After six months, Rapley says, babies are capable of taking food to their mouths and chewing, making purees and spoon feeding unnecessary. 'The World Health Organisation was so impressed by the research that it rewrote its recommendations on baby feeding,' she said. 'A year later, the Department of Health for England and Wales followed suit.'

Offering babies pureed foods once they can chew is not only unnecessary, it could delay the development of chewing skills, Rapley believes. In addition, allowing a baby to take as much or as little food as it needs stops it becoming constipated.
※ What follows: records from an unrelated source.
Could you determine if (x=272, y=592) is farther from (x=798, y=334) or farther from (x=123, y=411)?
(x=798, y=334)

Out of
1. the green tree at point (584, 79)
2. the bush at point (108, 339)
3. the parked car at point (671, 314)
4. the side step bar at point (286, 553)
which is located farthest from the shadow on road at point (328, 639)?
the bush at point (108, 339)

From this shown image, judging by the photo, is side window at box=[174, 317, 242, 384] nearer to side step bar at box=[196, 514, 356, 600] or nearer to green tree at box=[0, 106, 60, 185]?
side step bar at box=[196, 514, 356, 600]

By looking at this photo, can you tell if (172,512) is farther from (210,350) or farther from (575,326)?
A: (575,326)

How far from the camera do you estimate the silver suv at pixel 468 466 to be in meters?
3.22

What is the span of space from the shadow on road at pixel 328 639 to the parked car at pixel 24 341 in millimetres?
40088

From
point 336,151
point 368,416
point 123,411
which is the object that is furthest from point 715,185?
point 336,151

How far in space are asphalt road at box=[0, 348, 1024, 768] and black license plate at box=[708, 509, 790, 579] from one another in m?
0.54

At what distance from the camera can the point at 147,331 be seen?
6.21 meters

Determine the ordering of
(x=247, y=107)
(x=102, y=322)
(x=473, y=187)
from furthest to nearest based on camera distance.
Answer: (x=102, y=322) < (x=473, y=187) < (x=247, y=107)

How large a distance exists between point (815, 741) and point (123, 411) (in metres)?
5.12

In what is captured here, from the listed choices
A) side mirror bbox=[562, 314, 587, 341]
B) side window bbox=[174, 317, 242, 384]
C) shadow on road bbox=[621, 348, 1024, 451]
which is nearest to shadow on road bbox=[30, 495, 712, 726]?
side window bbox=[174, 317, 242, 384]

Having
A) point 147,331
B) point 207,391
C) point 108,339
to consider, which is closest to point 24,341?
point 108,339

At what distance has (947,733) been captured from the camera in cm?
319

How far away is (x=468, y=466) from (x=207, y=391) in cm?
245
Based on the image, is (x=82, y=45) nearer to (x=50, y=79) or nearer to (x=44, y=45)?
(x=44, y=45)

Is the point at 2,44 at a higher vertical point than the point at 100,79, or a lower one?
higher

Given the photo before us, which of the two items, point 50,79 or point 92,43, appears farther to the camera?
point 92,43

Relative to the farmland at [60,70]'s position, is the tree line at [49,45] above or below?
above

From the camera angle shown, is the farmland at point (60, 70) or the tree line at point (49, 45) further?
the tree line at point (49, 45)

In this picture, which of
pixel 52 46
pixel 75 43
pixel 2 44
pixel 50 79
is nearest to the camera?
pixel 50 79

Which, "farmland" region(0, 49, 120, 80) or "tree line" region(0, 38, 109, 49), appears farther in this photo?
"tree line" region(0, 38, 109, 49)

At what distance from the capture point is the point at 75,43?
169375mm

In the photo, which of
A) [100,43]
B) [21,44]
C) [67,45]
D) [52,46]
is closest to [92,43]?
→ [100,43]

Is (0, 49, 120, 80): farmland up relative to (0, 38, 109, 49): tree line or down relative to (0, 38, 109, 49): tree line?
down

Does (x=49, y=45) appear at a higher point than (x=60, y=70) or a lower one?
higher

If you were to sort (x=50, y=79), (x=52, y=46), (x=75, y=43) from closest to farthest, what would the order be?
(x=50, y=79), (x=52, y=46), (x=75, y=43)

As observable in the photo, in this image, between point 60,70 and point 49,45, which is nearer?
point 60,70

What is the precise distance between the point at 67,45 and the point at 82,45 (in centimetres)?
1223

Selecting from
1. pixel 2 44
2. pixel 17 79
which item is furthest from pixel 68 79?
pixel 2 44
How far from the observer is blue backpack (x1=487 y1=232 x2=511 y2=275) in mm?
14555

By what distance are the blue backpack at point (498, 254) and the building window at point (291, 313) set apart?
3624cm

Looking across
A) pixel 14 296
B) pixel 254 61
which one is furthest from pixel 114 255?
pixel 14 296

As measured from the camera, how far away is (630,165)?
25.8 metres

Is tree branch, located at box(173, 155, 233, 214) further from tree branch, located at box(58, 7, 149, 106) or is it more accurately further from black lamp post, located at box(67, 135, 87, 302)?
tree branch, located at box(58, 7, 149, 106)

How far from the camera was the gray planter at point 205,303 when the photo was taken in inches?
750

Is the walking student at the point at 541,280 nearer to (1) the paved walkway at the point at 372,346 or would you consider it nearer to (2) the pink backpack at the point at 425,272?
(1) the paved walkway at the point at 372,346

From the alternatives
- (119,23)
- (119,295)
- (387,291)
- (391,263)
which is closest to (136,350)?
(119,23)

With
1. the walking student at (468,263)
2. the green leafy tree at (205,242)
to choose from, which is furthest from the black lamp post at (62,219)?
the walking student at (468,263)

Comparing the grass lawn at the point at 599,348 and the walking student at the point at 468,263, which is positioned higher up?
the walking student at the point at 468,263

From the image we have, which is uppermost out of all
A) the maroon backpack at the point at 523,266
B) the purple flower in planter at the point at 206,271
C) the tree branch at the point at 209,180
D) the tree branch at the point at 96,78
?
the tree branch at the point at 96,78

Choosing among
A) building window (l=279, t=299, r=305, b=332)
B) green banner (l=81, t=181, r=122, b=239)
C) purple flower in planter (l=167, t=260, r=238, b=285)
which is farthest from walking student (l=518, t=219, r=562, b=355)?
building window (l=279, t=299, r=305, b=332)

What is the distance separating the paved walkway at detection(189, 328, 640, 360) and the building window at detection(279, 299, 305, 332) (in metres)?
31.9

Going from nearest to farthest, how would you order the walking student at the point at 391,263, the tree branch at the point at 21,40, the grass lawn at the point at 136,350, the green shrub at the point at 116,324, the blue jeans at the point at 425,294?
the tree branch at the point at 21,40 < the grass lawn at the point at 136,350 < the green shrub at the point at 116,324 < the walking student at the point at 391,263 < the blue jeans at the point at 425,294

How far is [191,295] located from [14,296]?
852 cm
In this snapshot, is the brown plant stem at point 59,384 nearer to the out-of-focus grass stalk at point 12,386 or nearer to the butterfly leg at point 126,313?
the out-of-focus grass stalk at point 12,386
Rapley believes that babies allowed to feed themselves tend to become less picky, develop better hand control more quickly and to avoid foods to which they are later found to be intolerant. Rapley was inspired to investigate the widely accepted use of pureed foods during her quarter-century as a health visitor. 'I found so many parents were coming to me with the same problems - "my child is constipated, my child is really picky" - and they couldn't get them on to second-stage baby food. So I started to wonder what would happen if we never took the control away from them in the first place,' she said.

After years spent observing babies and conducting her own studies, Rapley developed her feeding programme, which teaches that babies over six months should be in charge of what goes into their mouths and when. 'Provided a child is sitting up straight and is supervised by an adult, he or she can feed themselves a variety of healthy finger foods with their hands,' she said.